▶ _Document segment_:

# Machine Learning: A Simple Example

Let's assume that we have collected a list of personal names and we have their corresponding gender labels, i.e., whether the name is a male or female one.

The goal of this example is to create a classifier that would automatically classify a given name into either male or female.

## A Quick Example: Name Gender

In [1]:
import nltk

In [2]:
from nltk.corpus import names
import random

labeled_names = ([(name, 'male') for name in names.words('male.txt')] + [(name, 'female') for name in names.words('female.txt')])
random.shuffle(labeled_names)

In [3]:
def gender_features(word):
    return {'last_letter': word[-1]}
gender_features('Shrek')

{'last_letter': 'k'}

In [4]:
featuresets = [(gender_features(n), gender) for (n, gender) in labeled_names]
train_set, test_set = featuresets[500:], featuresets[:500]

In [5]:
classifier = nltk.NaiveBayesClassifier.train(train_set)

In [6]:
classifier.classify(gender_features('Neo'))
classifier.classify(gender_features('Trinity'))

'female'

In [7]:
print(nltk.classify.accuracy(classifier, test_set))

0.768


In [8]:
classifier.show_most_informative_features(5)

▶ _Data shown_:
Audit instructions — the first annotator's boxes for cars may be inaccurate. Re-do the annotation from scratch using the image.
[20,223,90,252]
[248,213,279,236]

▶ _Problem requirements_: Could you shorten the paragraph in the machine learning example that begins "Let's assume that we have collected" while keeping its main facts?

▶ _Task output_: Suppose we have gathered a list of personal names, each labeled with its gender: male or female.